---- TEXTABSCHNITT

Brian Greene über unser Multiversum

Die verborgene Wirklichkeit

Das Universum zu verstehen ist keine leichte Sache. Das beginnt schon mit unserer Galaxie, der Milchstraße. Diese soll geschätzte 100 Milliarden Sterne beinhalten. Eine wahrlich astronomische Zahl. Aber damit nicht genug: Es gibt noch viele, viele andere Galaxien. Und schwarze Löcher. Und schwarze Energie. Und dann die Vorstellung, dass sich das Universum seit dem Urknall rasant ausbreitet. Wie lange kann das gut gehen?

Ergebnis der Berechnungen

Mit dem oft zitierten gesunden Hausverstand kommt man also nicht weit. Und dann legt Brian Greene noch etwas nach: In seinem Buch "Die verborgene Wirklichkeit" schreibt der prominente US-Physiker, worüber sich die Avantgarde der Astroforscher den Kopf zerbricht: Über die Möglichkeit, dass es nicht nur ein Universum, sondern deren mehrere geben soll. Also ein Multiversum. Für Brian Greene ist das - historisch betrachtet - ein logischer Forschungsansatz.

"Wenn wir die Kosmologie eingehend genug studieren - und auch die Quantenmechanik, und die Stringtheorie und selbst die klassische Physik, dann führt uns jede dieser Disziplinen und Theorien an den Punkt, wo sich ein Multiversum aufdrängt", so Brian Greene im Gespräch. "Es ist nicht so, dass wir Wissenschaftler irgendwo in einem dunklen Hinterzimmer sitzen und sagen: 'Wäre es nicht spannend, wenn andere Universen existierten? Und wie könnten wir diese Überlegung am besten in unser Verständnis vom Kosmos hineinstopfen?' Ganz im Gegenteil! Wir stellen unsere ganz normalen Berechnungen an. Und die Möglichkeit eines Multiversums drängt sich als mathematisches Resultat auf. Es ist, als würde einen jemand am Kragen packen und sagen: Schau doch mal! Welcher Schluss ergibt sich aus der Mathematik?"

Der Schluss der Berechnungen: Unser Universum ist möglicherweise nicht einzigartig. Mathematik, so Brian Greene, kann zwar nicht die gesamte Wirklichkeit erklären. Und muss auch nicht in allen Fällen stimmen. Doch die Vergangenheit hat gezeigt: Mathematik ignoriert man besser nicht.

"Die Mathematik hat schwarze Löcher vorhergesagt, ehe wir sie gefunden haben", so Greene. "Einstein hat beispielsweise nicht daran geglaubt. Und schwarze Löcher gibt es wirklich. Die Mathematik hat uns auch gesagt, dass sich das Universum ausdehnt. Und wieder hat Einstein gesagt: Nein, nein. Das kann nicht stimmen. Und dann haben Beobachtungen die Mathematik bestätigt. Das Universum dehnt sich tatsächlich aus."

Die Schuhe der Imelda

Die "Washington Post" nannte den Autor mehrerer Bestseller über Astrophysik einmal den derzeit besten Mann, um abstruse Ideen zu erklären. Brian Greene bemüht sich sehr, Begriffe und Denkgebäude in Alltagsbilder zu übersetzen. Das folgendee Zitat stammt aus einem Abschnitt über unendliche Möglichkeiten im endlichen Raum. Das erklärt der Autor am Beispiel von Imelda, einer modebewussten Dame mit 500 reich bestickten Kleidern und 1000 Paar Designerschuhen.

--------

**AUFGABENSTELLUNG**
Bitte gib den Textabschnitt zum Multiversum wortgetreu wieder, beginnend bei den Worten „Ergebnis der Berechnungen“ und endend nach den Worten „ein logischer Forschungsansatz.“. Die Zeilen des Datensatzes sind eigenständiges Material und gehören nicht zum Textabschnitt.

---- DATENSATZZEILEN

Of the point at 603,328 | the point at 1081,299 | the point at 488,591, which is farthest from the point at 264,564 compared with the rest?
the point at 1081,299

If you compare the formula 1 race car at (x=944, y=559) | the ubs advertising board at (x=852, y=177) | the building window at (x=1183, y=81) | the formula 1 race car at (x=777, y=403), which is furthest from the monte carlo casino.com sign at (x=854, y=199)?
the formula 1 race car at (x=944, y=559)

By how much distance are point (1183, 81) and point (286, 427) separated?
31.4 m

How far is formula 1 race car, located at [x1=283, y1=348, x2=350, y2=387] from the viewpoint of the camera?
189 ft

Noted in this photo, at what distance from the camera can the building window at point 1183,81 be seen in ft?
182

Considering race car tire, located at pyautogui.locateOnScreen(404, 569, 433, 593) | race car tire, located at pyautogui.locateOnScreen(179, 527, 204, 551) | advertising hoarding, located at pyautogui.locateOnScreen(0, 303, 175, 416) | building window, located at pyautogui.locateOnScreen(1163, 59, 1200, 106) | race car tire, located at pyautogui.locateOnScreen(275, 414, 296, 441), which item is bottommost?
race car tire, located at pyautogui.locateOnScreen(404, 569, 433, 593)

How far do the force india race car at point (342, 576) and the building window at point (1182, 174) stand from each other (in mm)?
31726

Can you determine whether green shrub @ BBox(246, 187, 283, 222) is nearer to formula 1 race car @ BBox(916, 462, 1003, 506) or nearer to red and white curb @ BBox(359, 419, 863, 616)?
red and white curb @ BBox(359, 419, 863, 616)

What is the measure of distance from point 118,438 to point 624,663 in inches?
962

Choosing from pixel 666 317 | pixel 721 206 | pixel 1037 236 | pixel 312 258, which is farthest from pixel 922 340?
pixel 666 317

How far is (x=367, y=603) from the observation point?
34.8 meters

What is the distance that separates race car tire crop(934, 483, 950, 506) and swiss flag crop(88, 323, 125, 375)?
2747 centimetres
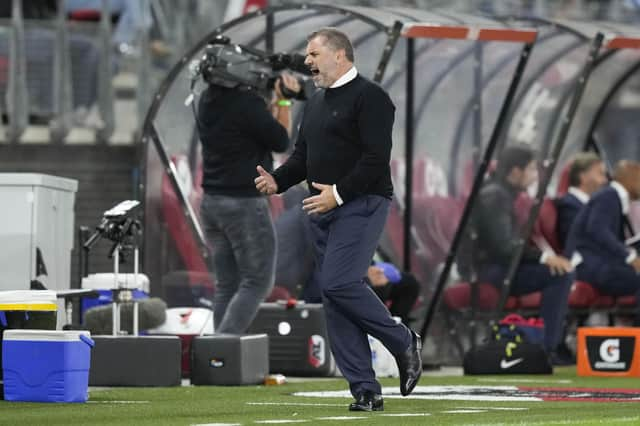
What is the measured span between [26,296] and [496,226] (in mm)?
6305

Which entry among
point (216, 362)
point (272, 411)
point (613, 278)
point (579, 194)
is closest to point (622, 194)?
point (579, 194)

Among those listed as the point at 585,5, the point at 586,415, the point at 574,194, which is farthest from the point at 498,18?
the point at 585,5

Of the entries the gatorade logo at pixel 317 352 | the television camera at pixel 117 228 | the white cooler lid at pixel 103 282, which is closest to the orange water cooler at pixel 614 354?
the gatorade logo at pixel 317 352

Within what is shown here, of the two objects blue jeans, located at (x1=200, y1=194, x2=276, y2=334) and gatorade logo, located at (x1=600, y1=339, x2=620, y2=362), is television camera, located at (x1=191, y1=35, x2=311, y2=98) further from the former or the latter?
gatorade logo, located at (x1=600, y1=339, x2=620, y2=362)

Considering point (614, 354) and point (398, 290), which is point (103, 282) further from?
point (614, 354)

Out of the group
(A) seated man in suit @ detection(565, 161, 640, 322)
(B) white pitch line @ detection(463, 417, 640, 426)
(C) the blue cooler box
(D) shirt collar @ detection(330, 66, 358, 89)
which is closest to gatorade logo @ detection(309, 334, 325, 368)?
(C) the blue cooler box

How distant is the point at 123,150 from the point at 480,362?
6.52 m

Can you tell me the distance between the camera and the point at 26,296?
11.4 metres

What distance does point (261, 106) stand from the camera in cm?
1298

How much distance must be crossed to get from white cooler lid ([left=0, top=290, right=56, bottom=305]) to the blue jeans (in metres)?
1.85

--------

**MUSTERLÖSUNG**
Ergebnis der Berechnungen

Mit dem oft zitierten gesunden Hausverstand kommt man also nicht weit. Und dann legt Brian Greene noch etwas nach: In seinem Buch "Die verborgene Wirklichkeit" schreibt der prominente US-Physiker, worüber sich die Avantgarde der Astroforscher den Kopf zerbricht: Über die Möglichkeit, dass es nicht nur ein Universum, sondern deren mehrere geben soll. Also ein Multiversum. Für Brian Greene ist das - historisch betrachtet - ein logischer Forschungsansatz.